Una tarjeta de puntuación para la era de la IA: medir el ROI con trabajo útil, coste por tarea, fiabilidad y retorno del cómputo

Medir el retorno de la inversión (ROI) en inteligencia artificial no siempre es sencillo. Para aportar claridad, Sarah Friar, directora financiera (CFO) de OpenAI, introduce una tarjeta de puntuación práctica para evaluar el valor real de la IA. Su propuesta organiza la medición en cuatro ejes: trabajo útil, coste por tarea exitosa, fiabilidad y retorno del cómputo.

Un enfoque centrado en resultados concretos, coste por logro, confiabilidad y eficiencia de cómputo ayuda a traducir la promesa de la IA en impacto empresarial.

Por qué una tarjeta de puntuación de IA es necesaria
Las organizaciones suelen debatirse entre métricas técnicas difíciles de interpretar y resultados de negocio que tardan en materializarse. Una tarjeta de puntuación enfoca la conversación en lo esencial: qué trabajo consigue la IA, cuánto cuesta lograrlo, cuán confiable es el proceso y cómo se aprovechan los recursos de cómputo. Al alinear estos elementos, la evaluación del ROI se vuelve más transparente y accionable.

Los cuatro ejes del scorecard

1) Trabajo útil
El trabajo útil pone el foco en tareas que generan valor tangible, evitando indicadores de vanidad o actividad sin impacto. Implica describir con claridad la tarea objetivo (por ejemplo, redactar un resumen, clasificar consultas o proponer borradores) y verificar si el resultado cumple con el propósito definido. En esencia, mide la contribución efectiva de la IA al flujo de trabajo.

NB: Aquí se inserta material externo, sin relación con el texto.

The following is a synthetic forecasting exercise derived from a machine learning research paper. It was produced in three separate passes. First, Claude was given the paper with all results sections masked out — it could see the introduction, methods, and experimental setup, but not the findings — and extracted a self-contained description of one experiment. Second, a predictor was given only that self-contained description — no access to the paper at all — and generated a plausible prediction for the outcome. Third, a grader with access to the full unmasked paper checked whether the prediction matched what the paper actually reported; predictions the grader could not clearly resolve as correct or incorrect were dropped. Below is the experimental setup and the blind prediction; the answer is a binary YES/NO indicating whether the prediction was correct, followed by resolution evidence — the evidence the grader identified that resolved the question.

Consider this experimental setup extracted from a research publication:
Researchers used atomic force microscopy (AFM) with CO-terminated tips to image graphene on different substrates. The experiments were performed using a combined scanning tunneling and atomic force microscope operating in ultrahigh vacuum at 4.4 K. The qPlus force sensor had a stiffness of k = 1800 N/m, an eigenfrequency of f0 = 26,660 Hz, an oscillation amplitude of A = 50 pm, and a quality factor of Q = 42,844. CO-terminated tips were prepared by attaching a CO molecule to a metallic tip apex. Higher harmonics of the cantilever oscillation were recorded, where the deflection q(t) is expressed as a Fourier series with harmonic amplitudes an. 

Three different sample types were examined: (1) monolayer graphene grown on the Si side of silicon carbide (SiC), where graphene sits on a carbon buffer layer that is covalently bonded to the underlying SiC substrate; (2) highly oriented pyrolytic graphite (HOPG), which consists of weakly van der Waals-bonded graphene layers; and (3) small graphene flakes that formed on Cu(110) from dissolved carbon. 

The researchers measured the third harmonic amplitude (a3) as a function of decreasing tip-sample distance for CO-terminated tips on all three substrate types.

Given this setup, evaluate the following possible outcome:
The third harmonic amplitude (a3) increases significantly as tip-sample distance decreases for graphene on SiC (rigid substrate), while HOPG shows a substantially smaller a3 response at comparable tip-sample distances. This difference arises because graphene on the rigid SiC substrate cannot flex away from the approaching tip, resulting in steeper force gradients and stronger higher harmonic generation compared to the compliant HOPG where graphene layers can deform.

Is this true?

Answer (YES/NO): YES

2) Coste por tarea exitosa
Más que el coste promedio por intento, este eje destaca el coste por logro. Considera lo que realmente se invierte cuando la tarea llega a buen término, lo que incentiva optimizar prompts, procesos y supervisión humana. El objetivo es entender cuánto cuesta convertir una necesidad concreta en un resultado satisfactorio.

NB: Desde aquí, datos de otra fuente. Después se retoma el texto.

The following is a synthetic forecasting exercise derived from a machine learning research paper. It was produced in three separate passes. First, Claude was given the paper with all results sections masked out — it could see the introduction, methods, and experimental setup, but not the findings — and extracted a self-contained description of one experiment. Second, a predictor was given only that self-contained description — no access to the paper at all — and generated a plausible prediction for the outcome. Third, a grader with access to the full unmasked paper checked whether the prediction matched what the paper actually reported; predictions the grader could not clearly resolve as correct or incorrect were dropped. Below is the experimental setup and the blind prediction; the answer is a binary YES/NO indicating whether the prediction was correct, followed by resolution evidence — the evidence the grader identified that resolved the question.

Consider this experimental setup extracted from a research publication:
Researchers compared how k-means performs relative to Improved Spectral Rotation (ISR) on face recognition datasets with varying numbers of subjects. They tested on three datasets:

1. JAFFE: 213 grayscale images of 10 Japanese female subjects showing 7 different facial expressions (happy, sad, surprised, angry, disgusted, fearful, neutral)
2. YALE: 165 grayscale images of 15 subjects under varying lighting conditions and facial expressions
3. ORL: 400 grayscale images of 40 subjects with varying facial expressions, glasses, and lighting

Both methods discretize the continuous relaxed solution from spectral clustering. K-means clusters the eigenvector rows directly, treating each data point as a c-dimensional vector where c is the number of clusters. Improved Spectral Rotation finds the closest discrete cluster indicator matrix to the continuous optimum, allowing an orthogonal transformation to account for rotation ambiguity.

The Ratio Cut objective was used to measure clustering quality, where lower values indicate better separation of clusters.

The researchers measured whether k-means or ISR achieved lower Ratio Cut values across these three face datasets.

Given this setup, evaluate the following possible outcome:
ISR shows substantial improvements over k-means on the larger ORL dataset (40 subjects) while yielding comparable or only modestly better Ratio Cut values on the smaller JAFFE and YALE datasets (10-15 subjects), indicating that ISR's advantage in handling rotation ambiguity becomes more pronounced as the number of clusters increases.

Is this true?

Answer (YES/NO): NO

3) Fiabilidad (dependability)
La fiabilidad evalúa la consistencia con que la IA entrega resultados adecuados. No se trata solo de casos de éxito aislados, sino de repetibilidad y previsibilidad. Una solución fiable reduce retrabajos, acorta tiempos de validación y facilita su integración en operaciones críticas, donde la variabilidad puede ser costosa.

4) Retorno del cómputo
El retorno del cómputo observa la relación entre los recursos de procesamiento utilizados y el valor obtenido. Este ángulo impulsa decisiones pragmáticas: cuándo escalar, cuándo refinar, y cómo equilibrar calidad, latencia y coste. Optimizar el uso de cómputo ayuda a sostener el ROI a medida que crece la adopción de la IA.

Cómo empezar a aplicarla

Definir tareas con criterios de éxito claros: describir qué significa “hecho” y cómo se verifica el resultado.
Medir por resultado, no por intento: registrar el coste y el tiempo de las tareas que efectivamente cumplen el estándar.
Observar la consistencia: evaluar variaciones entre ejecuciones y versiones del flujo de trabajo.
Relacionar valor y cómputo: comparar mejoras obtenidas con el uso de recursos empleados para lograrlas.

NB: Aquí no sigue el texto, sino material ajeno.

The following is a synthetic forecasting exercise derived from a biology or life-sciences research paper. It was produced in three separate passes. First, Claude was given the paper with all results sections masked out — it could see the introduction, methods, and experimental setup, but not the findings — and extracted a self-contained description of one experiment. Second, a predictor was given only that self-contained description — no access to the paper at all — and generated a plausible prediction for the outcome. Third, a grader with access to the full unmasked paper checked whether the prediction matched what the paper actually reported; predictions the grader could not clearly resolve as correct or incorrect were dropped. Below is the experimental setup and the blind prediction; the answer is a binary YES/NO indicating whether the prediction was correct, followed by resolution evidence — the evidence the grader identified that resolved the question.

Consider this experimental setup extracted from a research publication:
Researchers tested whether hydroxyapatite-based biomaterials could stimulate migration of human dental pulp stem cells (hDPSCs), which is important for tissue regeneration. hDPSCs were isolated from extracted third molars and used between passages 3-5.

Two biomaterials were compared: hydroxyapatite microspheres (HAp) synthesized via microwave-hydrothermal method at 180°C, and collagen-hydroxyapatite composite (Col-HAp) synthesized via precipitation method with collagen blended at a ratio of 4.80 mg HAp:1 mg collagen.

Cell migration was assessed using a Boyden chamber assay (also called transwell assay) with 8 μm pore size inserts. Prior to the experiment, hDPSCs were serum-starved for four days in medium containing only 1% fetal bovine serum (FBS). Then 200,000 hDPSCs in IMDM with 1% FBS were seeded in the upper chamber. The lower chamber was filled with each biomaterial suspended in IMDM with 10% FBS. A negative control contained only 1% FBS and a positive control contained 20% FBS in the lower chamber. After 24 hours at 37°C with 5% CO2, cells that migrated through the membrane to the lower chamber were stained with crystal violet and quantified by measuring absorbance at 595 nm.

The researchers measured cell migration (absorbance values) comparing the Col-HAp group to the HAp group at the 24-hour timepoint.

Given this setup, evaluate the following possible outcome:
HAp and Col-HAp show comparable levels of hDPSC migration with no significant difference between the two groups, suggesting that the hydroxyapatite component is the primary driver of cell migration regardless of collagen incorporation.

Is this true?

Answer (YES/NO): NO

Este enfoque fomenta ciclos de mejora continua. Al priorizar el trabajo útil, se alinean los objetivos de negocio; al vigilar el coste por tarea exitosa y la fiabilidad, se identifican palancas de eficiencia; y al considerar el retorno del cómputo, se garantiza la sostenibilidad técnica y económica.

Conclusión
La propuesta de Sarah Friar ofrece una forma pragmática de convertir la conversación sobre IA en métricas accionables. Enfocar el ROI en trabajo útil, coste por tarea exitosa, fiabilidad y retorno del cómputo ayuda a evaluar la aportación real de estas tecnologías y a orientar la inversión hacia casos de uso que combinan impacto, eficiencia y consistencia.